Every line of the material is to be quoted verbatim, minus the pictures.

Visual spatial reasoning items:
== == ==

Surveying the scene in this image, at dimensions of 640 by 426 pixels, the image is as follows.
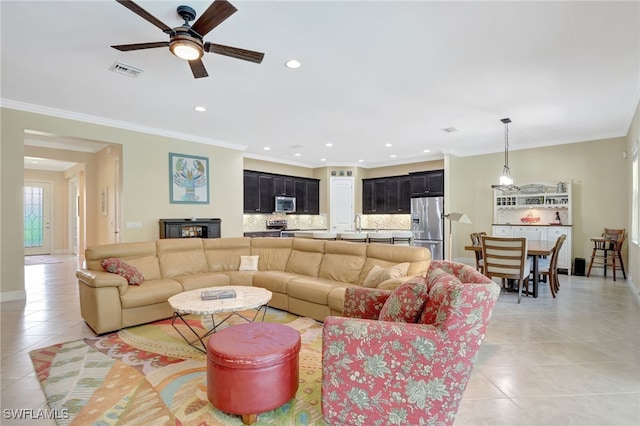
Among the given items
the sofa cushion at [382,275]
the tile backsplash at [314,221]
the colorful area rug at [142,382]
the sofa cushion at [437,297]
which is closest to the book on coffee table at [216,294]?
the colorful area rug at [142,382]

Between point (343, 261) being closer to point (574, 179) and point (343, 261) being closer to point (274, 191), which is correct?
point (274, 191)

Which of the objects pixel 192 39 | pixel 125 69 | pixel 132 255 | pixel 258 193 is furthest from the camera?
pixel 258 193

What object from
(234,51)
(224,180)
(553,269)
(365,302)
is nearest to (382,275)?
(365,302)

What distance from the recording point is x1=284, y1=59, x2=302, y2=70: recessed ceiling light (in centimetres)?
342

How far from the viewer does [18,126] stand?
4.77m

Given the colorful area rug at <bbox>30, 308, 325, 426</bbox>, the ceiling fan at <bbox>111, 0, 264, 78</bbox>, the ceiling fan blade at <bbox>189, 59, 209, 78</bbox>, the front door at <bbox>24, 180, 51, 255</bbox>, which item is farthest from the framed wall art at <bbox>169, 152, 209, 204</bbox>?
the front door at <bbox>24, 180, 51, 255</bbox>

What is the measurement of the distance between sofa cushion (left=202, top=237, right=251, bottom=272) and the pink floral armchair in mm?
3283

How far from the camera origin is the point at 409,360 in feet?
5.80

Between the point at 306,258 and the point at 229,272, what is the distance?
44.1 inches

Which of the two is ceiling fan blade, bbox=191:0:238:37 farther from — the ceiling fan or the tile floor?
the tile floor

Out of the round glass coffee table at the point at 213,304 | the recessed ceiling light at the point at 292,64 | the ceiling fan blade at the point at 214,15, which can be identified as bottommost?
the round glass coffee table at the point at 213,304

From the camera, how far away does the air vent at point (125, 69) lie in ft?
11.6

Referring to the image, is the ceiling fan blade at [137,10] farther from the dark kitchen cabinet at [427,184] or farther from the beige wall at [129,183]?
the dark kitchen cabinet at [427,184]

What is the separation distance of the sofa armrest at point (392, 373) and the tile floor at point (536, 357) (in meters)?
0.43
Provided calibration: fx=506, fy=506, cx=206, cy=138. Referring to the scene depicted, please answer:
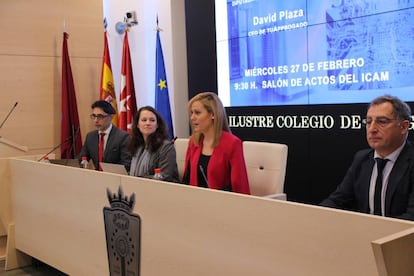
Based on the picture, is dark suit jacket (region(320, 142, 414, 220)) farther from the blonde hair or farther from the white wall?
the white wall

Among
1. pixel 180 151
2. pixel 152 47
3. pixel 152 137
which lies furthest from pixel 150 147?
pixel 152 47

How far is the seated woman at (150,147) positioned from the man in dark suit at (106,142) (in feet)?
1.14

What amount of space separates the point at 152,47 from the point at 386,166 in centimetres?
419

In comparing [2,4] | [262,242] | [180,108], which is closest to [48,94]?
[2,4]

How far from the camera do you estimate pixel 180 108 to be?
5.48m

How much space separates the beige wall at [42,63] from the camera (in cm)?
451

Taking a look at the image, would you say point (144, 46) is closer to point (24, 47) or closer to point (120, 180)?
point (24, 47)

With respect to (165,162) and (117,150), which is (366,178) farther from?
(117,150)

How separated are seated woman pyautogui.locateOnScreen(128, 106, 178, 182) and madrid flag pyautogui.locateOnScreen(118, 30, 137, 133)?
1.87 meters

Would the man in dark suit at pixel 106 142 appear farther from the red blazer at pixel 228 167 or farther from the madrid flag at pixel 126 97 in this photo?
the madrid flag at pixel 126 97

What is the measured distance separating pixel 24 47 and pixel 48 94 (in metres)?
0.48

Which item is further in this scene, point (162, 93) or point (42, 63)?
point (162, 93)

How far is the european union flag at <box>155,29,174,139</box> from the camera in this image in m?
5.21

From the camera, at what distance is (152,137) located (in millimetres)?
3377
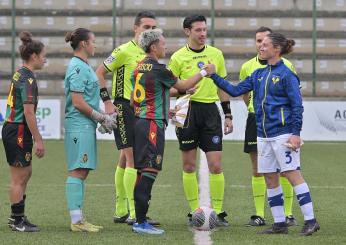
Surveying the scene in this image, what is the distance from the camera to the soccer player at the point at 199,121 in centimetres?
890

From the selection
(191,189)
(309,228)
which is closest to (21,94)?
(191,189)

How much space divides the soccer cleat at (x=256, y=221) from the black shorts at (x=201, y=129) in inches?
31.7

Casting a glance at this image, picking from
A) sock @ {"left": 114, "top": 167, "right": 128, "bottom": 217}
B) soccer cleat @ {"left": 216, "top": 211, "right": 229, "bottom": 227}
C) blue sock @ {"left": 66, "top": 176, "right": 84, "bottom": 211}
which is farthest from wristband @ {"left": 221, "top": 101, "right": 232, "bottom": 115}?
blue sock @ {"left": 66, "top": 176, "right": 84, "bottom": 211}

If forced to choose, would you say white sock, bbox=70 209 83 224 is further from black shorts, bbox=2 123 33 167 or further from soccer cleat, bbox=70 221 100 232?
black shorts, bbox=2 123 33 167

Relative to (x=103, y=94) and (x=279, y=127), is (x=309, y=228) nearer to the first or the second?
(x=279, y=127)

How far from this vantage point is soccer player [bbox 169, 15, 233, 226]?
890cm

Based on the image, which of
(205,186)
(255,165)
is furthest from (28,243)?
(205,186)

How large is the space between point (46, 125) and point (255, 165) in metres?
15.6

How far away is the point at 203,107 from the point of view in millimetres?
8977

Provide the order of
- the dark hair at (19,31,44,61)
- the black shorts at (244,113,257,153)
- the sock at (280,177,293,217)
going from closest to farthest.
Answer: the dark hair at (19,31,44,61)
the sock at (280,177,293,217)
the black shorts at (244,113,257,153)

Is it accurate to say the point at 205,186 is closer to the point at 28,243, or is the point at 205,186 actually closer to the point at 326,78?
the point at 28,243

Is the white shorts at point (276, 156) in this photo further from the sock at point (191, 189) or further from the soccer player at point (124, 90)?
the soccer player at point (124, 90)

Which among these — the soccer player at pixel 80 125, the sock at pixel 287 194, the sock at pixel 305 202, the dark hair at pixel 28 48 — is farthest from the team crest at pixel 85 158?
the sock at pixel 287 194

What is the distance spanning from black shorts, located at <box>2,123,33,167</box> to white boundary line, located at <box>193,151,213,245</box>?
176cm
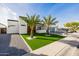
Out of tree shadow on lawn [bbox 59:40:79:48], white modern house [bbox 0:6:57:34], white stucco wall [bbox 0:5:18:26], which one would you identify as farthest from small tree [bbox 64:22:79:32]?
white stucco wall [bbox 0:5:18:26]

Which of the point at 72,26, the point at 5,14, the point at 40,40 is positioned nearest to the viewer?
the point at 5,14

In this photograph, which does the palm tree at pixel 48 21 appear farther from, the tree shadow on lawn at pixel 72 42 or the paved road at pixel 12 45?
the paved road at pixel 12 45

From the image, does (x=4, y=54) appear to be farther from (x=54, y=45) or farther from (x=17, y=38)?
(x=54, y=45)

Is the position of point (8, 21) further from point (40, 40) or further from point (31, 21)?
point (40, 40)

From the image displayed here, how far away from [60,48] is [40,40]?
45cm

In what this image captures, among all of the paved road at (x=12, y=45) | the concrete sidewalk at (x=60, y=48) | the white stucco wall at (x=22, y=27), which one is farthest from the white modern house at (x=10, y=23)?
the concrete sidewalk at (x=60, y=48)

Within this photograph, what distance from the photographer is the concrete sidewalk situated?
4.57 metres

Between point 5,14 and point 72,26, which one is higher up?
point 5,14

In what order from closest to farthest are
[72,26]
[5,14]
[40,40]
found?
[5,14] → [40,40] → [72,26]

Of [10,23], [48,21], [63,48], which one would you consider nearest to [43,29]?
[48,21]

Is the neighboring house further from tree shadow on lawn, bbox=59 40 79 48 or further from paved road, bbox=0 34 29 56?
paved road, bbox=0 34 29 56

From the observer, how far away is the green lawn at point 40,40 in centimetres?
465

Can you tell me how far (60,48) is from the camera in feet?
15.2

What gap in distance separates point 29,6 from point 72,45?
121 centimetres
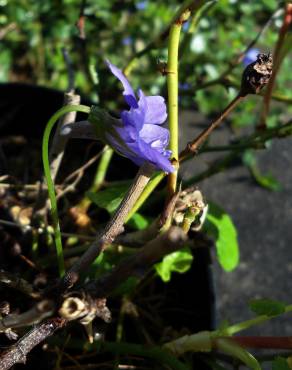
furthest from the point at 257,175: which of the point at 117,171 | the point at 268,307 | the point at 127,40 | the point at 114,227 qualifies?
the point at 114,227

== == ==

Written answer -
Surveying the scene in this image, at dimensions of 640 by 426 pixels, the image is as follows.
Among the given items
the sofa cushion at [382,275]
the tile backsplash at [314,221]
the colorful area rug at [142,382]
the sofa cushion at [437,297]
which is closest to the book on coffee table at [216,294]?
the colorful area rug at [142,382]

Between point (343, 261) being closer to point (574, 179) and point (343, 261) being closer to point (274, 191), which is correct?
point (274, 191)

Which of the objects pixel 192 39 | pixel 125 69 | pixel 132 255 | pixel 258 193 is furthest from the camera?
pixel 258 193

What object from
(234,51)
(224,180)
(553,269)
(365,302)
is nearest to (382,275)?
(365,302)

What distance from the recording point is x1=284, y1=59, x2=302, y2=70: recessed ceiling light (in centimetres)?
342

How far from the viewer does [18,126] stand?
4.77m

Given the colorful area rug at <bbox>30, 308, 325, 426</bbox>, the ceiling fan at <bbox>111, 0, 264, 78</bbox>, the ceiling fan blade at <bbox>189, 59, 209, 78</bbox>, the front door at <bbox>24, 180, 51, 255</bbox>, which item is farthest from the framed wall art at <bbox>169, 152, 209, 204</bbox>?
the front door at <bbox>24, 180, 51, 255</bbox>

What is the measurement of the distance between sofa cushion (left=202, top=237, right=251, bottom=272) and the pink floral armchair in mm?
3283

How far from the camera origin is the point at 409,360 in feet?
5.80

Between the point at 306,258 and the point at 229,272, what is the distance?
44.1 inches

Which of the two is ceiling fan blade, bbox=191:0:238:37 farther from — the ceiling fan or the tile floor?
the tile floor

Out of the round glass coffee table at the point at 213,304 | the recessed ceiling light at the point at 292,64 | the ceiling fan blade at the point at 214,15, which can be identified as bottommost?
the round glass coffee table at the point at 213,304

From the camera, how far away does the air vent at point (125, 69) lie in ft?
11.6

Referring to the image, is the ceiling fan blade at [137,10] farther from the dark kitchen cabinet at [427,184] or farther from the beige wall at [129,183]?
the dark kitchen cabinet at [427,184]

What is the separation distance of the sofa armrest at point (392, 373) and the tile floor at point (536, 357) (in meters)?
0.43
Provided calibration: fx=506, fy=506, cx=206, cy=138. Referring to the scene depicted, please answer:
Based on the picture, is dark suit jacket (region(320, 142, 414, 220)) farther from the blonde hair or farther from the white wall?
the white wall

Among
1. pixel 180 151
2. pixel 152 47
3. pixel 152 137
which lies furthest from pixel 150 147?
pixel 152 47

How far is the seated woman at (150,147) positioned from the man in dark suit at (106,142) (in feet)?
1.14

What amount of space separates the point at 152,47 from the point at 386,166 in centimetres?
419

In comparing [2,4] | [262,242] | [180,108], which is closest to [48,94]?
[2,4]

How far from the camera do you estimate pixel 180 108 to be?
5.48m

How much space separates the beige wall at [42,63] from the camera (in cm)?
451

Taking a look at the image, would you say point (144, 46) is closer to point (24, 47) or closer to point (120, 180)?
point (24, 47)

With respect to (165,162) and (117,150), which is (366,178) farther from?
(117,150)

How separated are seated woman pyautogui.locateOnScreen(128, 106, 178, 182) and madrid flag pyautogui.locateOnScreen(118, 30, 137, 133)?
1.87 meters

Would the man in dark suit at pixel 106 142 appear farther from the red blazer at pixel 228 167 or farther from the madrid flag at pixel 126 97 in this photo?
the madrid flag at pixel 126 97

What is the measured distance separating pixel 24 47 and pixel 48 94 (in metres)?
0.48

Which item is further in this scene, point (162, 93) or point (42, 63)?
point (162, 93)

How far is the european union flag at <box>155,29,174,139</box> from the camera in this image in m?
5.21

From the camera, at what distance is (152,137) located (in millimetres)?
3377
Surveying the scene in this image, what is the distance from the camera to the soccer player at the point at 199,121 in centimetres?
890

From the selection
(191,189)
(309,228)
which is closest to (21,94)?
(191,189)

How much space divides the soccer cleat at (x=256, y=221) from the black shorts at (x=201, y=129) in inches?
31.7

Casting a glance at this image, picking from
A) sock @ {"left": 114, "top": 167, "right": 128, "bottom": 217}
B) soccer cleat @ {"left": 216, "top": 211, "right": 229, "bottom": 227}
C) blue sock @ {"left": 66, "top": 176, "right": 84, "bottom": 211}
which is farthest from wristband @ {"left": 221, "top": 101, "right": 232, "bottom": 115}?
blue sock @ {"left": 66, "top": 176, "right": 84, "bottom": 211}

If forced to choose, would you say white sock, bbox=70 209 83 224 is further from black shorts, bbox=2 123 33 167 or further from soccer cleat, bbox=70 221 100 232?
black shorts, bbox=2 123 33 167

Relative to (x=103, y=94) and (x=279, y=127), is (x=309, y=228) nearer to the first or the second?
(x=279, y=127)

How far from this vantage point is soccer player [bbox 169, 15, 233, 226]?
890cm

Based on the image, which of
(205,186)
(255,165)
is furthest from (28,243)?
(205,186)

How large is the space between point (46, 125) and point (255, 165) in metres?
15.6

How far away is the point at 203,107 from the point of view in millimetres?
8977

Provide the order of
- the dark hair at (19,31,44,61)
- the black shorts at (244,113,257,153)
- the sock at (280,177,293,217)
going from closest to farthest.
Answer: the dark hair at (19,31,44,61)
the sock at (280,177,293,217)
the black shorts at (244,113,257,153)

Is it accurate to say the point at 205,186 is closer to the point at 28,243, or is the point at 205,186 actually closer to the point at 326,78?
the point at 28,243

Is the white shorts at point (276, 156) in this photo further from the sock at point (191, 189) or further from the soccer player at point (124, 90)?
the soccer player at point (124, 90)

Which among these — the soccer player at pixel 80 125, the sock at pixel 287 194, the sock at pixel 305 202, the dark hair at pixel 28 48 — is farthest from the team crest at pixel 85 158?
the sock at pixel 287 194

What is the distance spanning from black shorts, located at <box>2,123,33,167</box> to white boundary line, located at <box>193,151,213,245</box>?
176cm
Out of tree shadow on lawn [bbox 59:40:79:48], white modern house [bbox 0:6:57:34], white stucco wall [bbox 0:5:18:26], which one would you identify as farthest from small tree [bbox 64:22:79:32]?
white stucco wall [bbox 0:5:18:26]

Which of the point at 72,26, the point at 5,14, the point at 40,40 is positioned nearest to the viewer?
the point at 5,14

In this photograph, which does the palm tree at pixel 48 21 appear farther from, the tree shadow on lawn at pixel 72 42 or the paved road at pixel 12 45?
the paved road at pixel 12 45

From the image, does (x=4, y=54) appear to be farther from (x=54, y=45) or farther from (x=17, y=38)?
(x=54, y=45)

Is the position of point (8, 21) further from point (40, 40) or further from point (31, 21)?
point (40, 40)

From the image displayed here, how far away from [60,48] is [40,40]?
45cm

In what this image captures, among all of the paved road at (x=12, y=45) | the concrete sidewalk at (x=60, y=48) | the white stucco wall at (x=22, y=27), which one is farthest from the white modern house at (x=10, y=23)?
the concrete sidewalk at (x=60, y=48)

Within this photograph, what distance from the photographer is the concrete sidewalk situated?
4.57 metres

Between point 5,14 and point 72,26, which one is higher up?
point 5,14

In what order from closest to farthest are
[72,26]
[5,14]
[40,40]
found?
[5,14] → [40,40] → [72,26]

Of [10,23], [48,21], [63,48], which one would you consider nearest to [43,29]?
[48,21]

Is the neighboring house further from tree shadow on lawn, bbox=59 40 79 48 or further from paved road, bbox=0 34 29 56?
paved road, bbox=0 34 29 56

From the observer, how far away is the green lawn at point 40,40 in centimetres?
465

Can you tell me how far (60,48) is from the camera in feet?
15.2

What gap in distance separates point 29,6 from point 72,45?
121 centimetres
furthest from the point at 257,175: which of the point at 117,171 | the point at 268,307 | the point at 127,40 | the point at 114,227 qualifies?
the point at 114,227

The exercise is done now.